I saw a recent affirmation that said something along the lines of – I’m sorry that I wont allow you to disrespect me and if that makes me ‘difficult’ then OK (obviously worded much better than this!)
And this resonated with me. So many times we blame others for out bad mood or our bad behaviour or out bad attitude yet the only person truly responsible is us. People can annoy the hell out of us, be rude to us or be completely offensive to us – yet we respond is our choice.
This also resonated on another level too. I work with difficult children and live with two too! I can become the garbage bin if I allow my students to constantly dump their rubbish on me – though to be honest – it’s more all over the floor and no where near the bin.
What’s important when you work with people, deal with people or live with people – is to NOT allow people to disrespect you. This does not mean that you have to rise up to every slight. it just means that you allow the other person to accept responsibility for their behaviour. By pointing out their poor behaviour you allow them the opportunity to learn and possibly adapt their behaviour. This is growth.
Not only are you not accepting their crap, you are allowing them the opportunity to grow.

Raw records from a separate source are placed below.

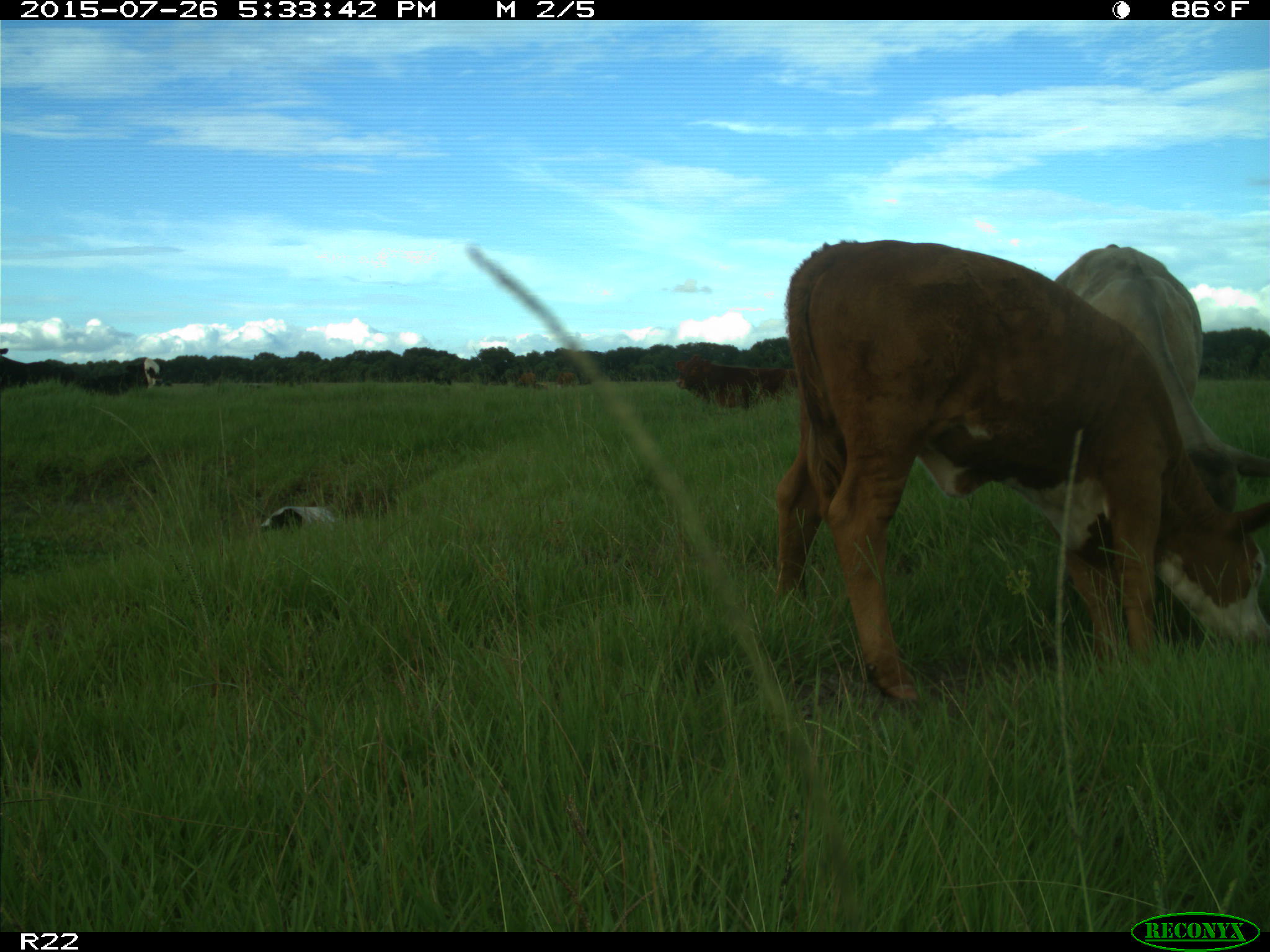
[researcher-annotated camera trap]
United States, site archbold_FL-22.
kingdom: Animalia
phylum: Chordata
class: Mammalia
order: Artiodactyla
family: Bovidae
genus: Bos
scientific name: Bos taurus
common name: domestic cow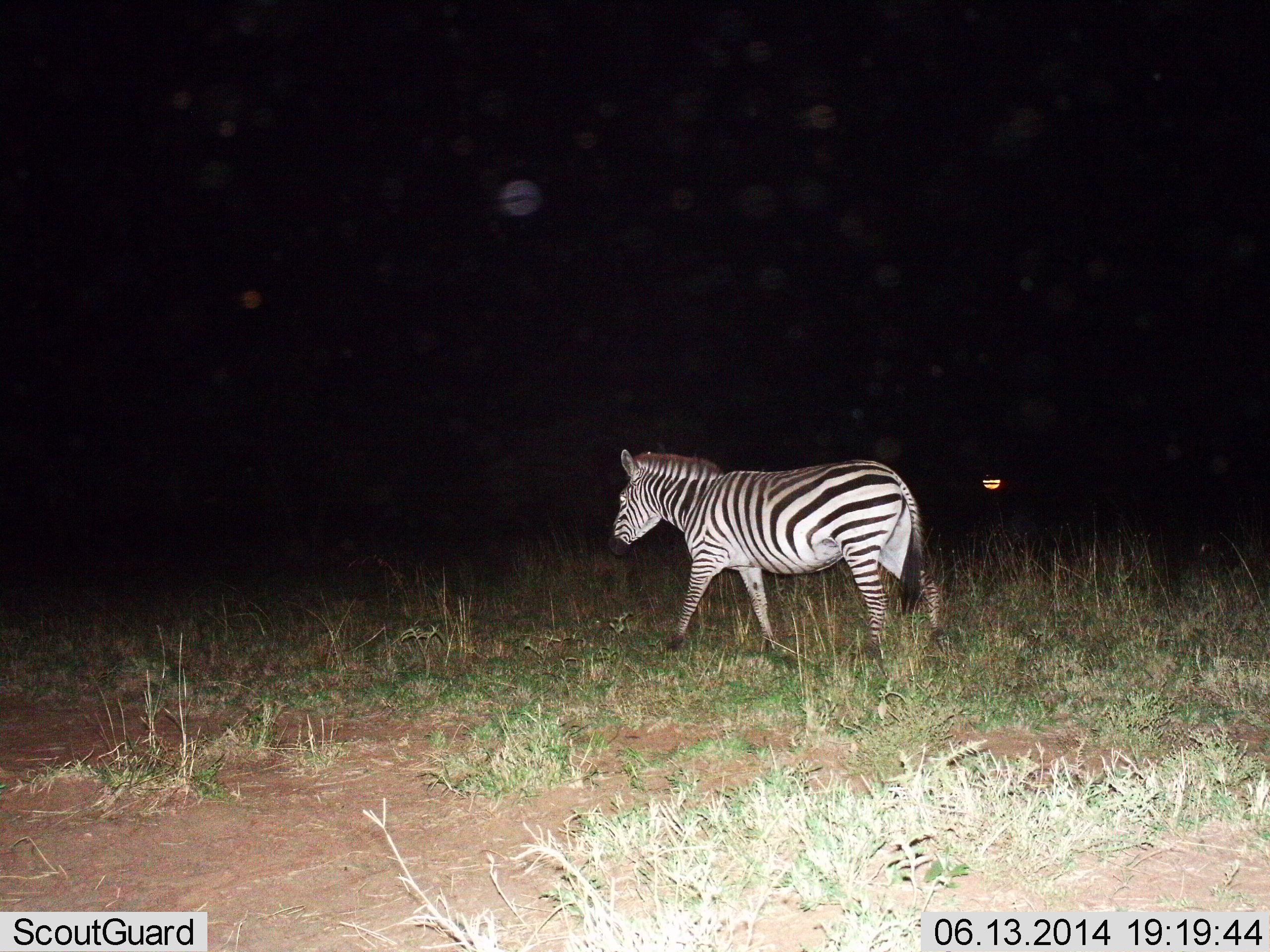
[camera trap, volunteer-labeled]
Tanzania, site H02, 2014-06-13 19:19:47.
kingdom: Animalia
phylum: Chordata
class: Mammalia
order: Perissodactyla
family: Equidae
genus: Equus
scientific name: Equus quagga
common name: plains zebra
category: zebra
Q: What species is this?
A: Zebra (plains zebra) (Equus quagga).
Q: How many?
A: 1.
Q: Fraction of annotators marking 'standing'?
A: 20%.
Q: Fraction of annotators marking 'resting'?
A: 0%.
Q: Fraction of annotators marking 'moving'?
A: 80%.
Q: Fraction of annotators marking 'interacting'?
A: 0%.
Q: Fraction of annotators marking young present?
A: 0%.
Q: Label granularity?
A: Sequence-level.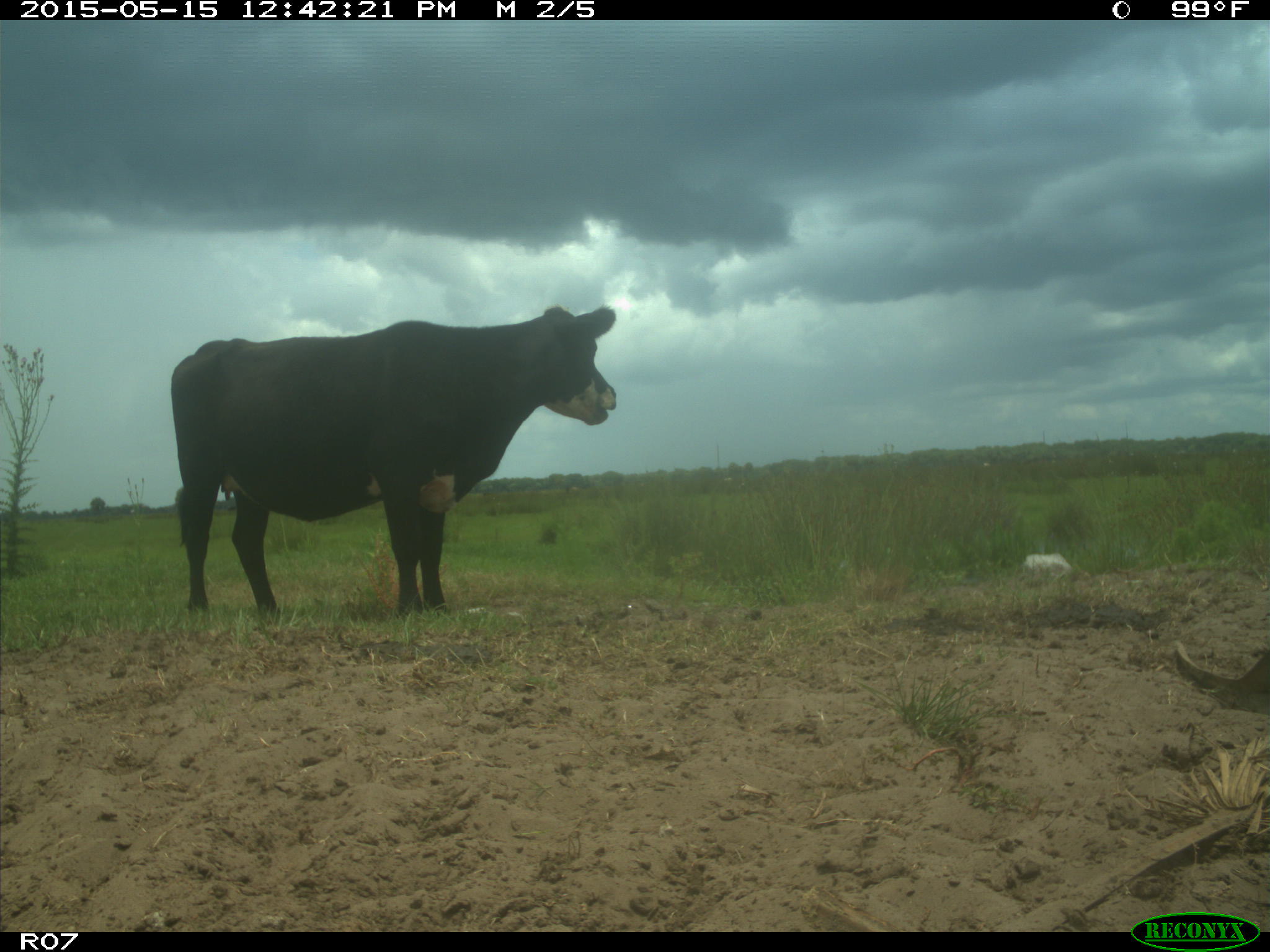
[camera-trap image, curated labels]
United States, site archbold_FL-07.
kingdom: Animalia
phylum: Chordata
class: Mammalia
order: Artiodactyla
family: Bovidae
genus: Bos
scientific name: Bos taurus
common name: domestic cow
Bos taurus (domestic cow).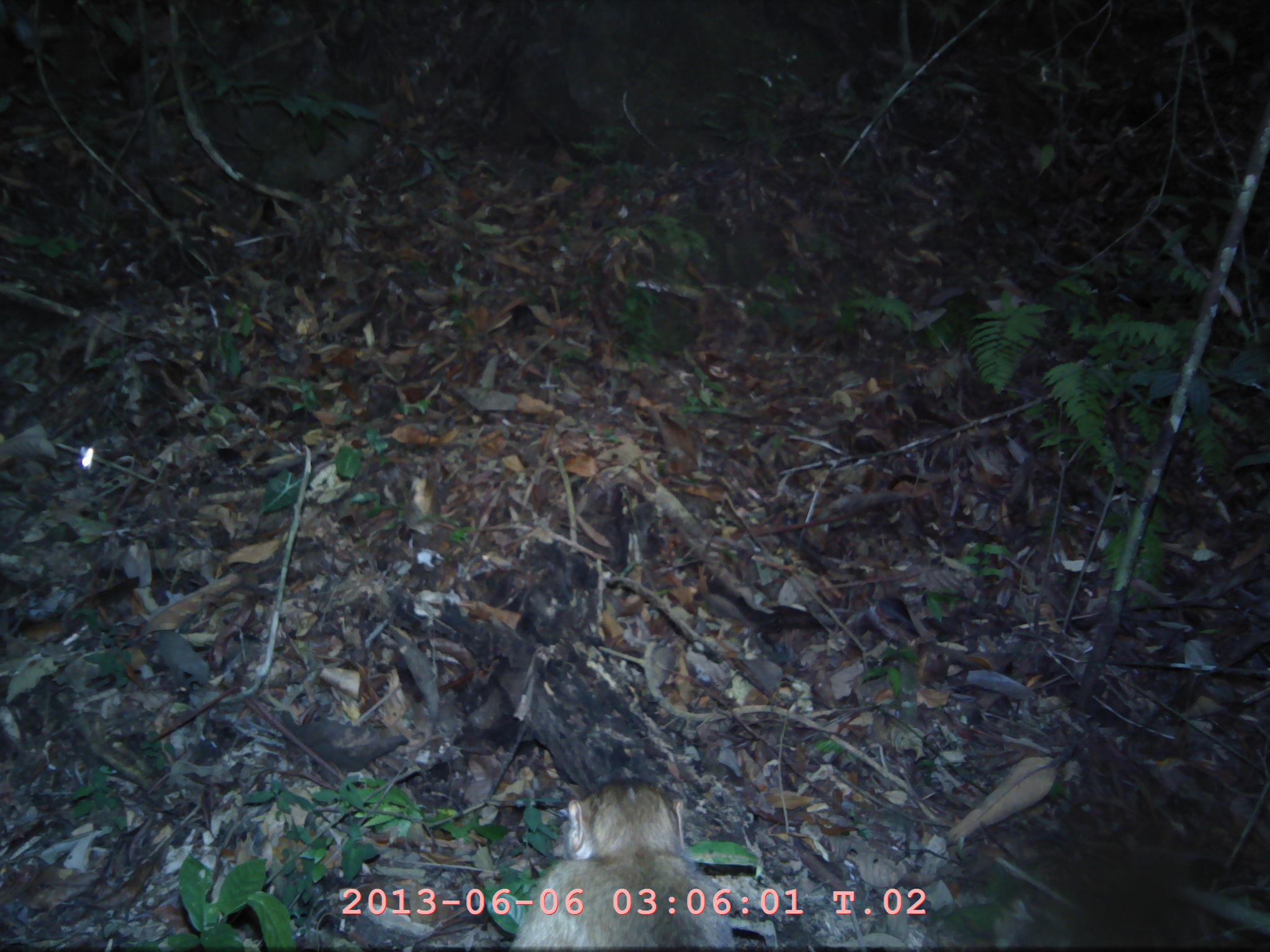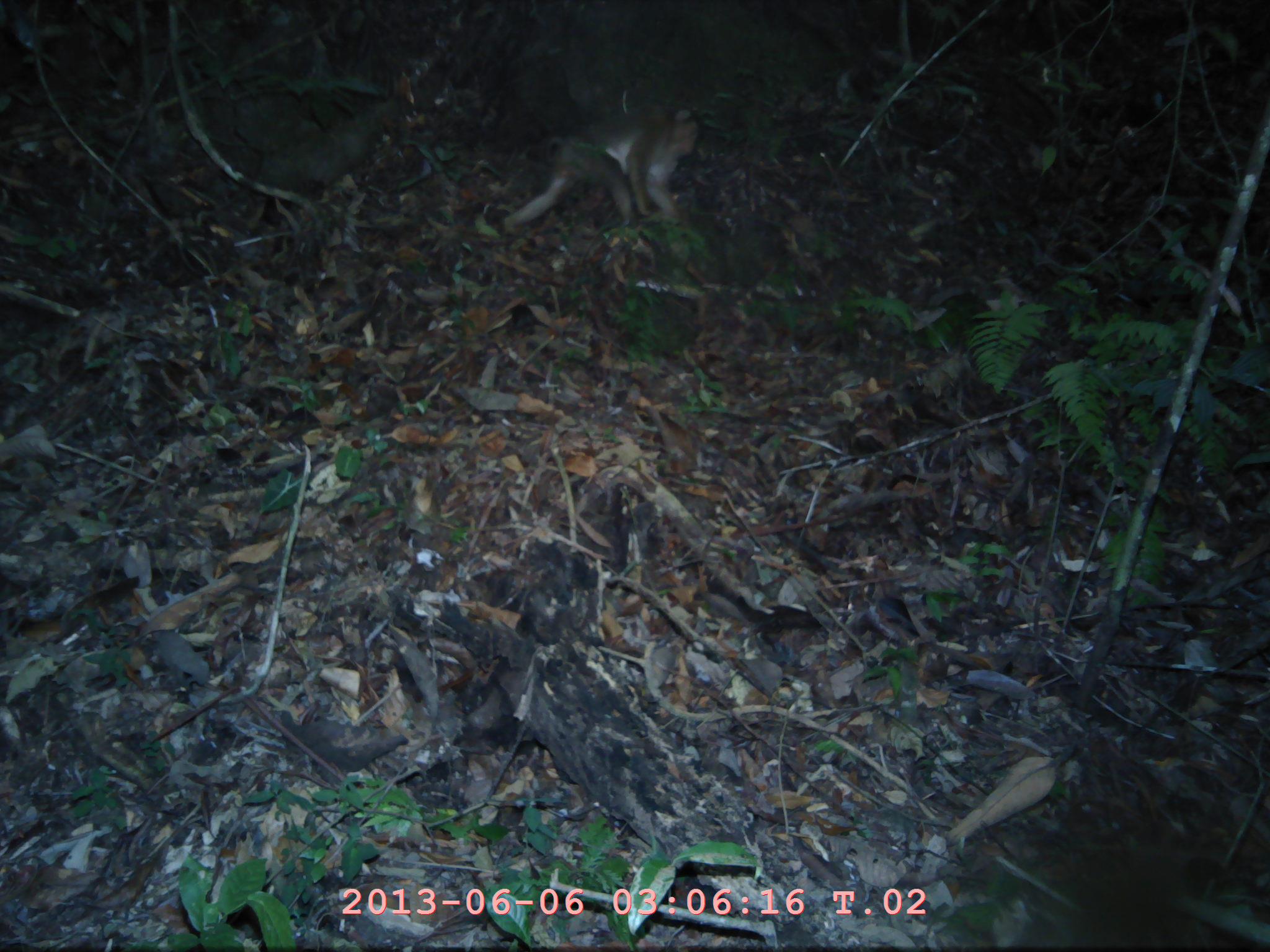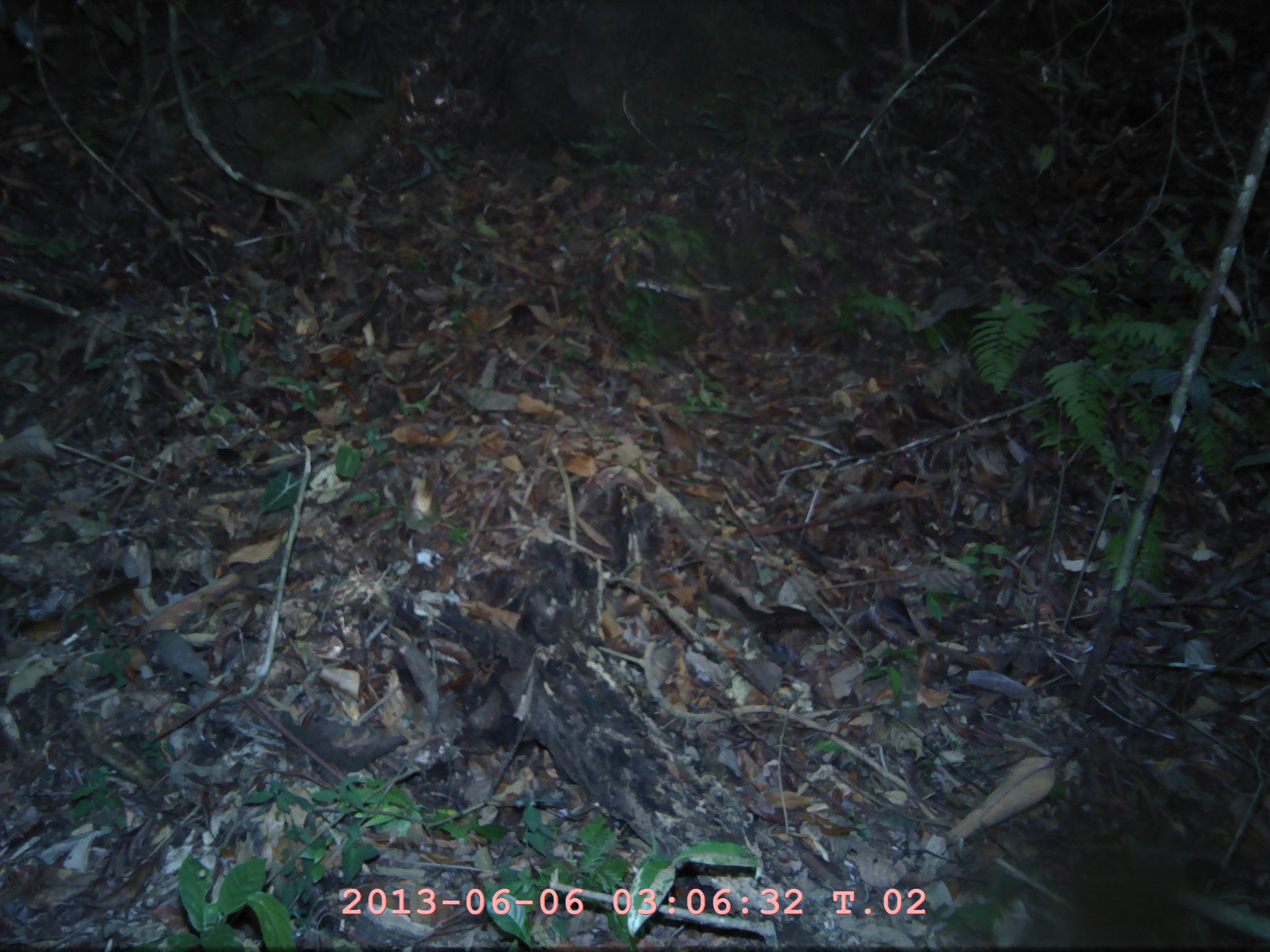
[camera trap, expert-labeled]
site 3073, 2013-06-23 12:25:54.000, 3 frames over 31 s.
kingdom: Animalia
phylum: Chordata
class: Mammalia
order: Primates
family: Cercopithecidae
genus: Macaca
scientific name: Macaca nemestrina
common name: southern pig-tailed macaque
Macaca nemestrina (southern pig-tailed macaque).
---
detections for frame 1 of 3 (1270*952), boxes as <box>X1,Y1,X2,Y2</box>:
macaca nemestrina: <box>493,775,735,945</box>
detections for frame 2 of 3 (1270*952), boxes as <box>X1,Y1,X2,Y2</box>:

On the other hand, if you constantly avoid dealing with people’s rude behaviour on a continual basis, it not only wears you down (there is a difference between ignoring it and allowing it) it also enables them to continue on their path of poor behaviour.
And it’s so much easier for them to label you as ‘difficult’ rather than to address their behaviour. And you know what – it that makes them feel better than fine. That’s their story and don’t make it yours.
So next time someone is disrespectful to you . Point it out. Calmly. And if they don’t like it – hard shit. Remember you didn’t much like their behaviour either!
We can be so ineffectual at dealing with rude behaviour and sometimes we need to bite the proverbial bullet and deal with it. It’s really not worth our effort if it’s a one off thing but with people we are in contact with often, it’s time to lay down some boundaries, dole out some home truths and allow the other person to grow.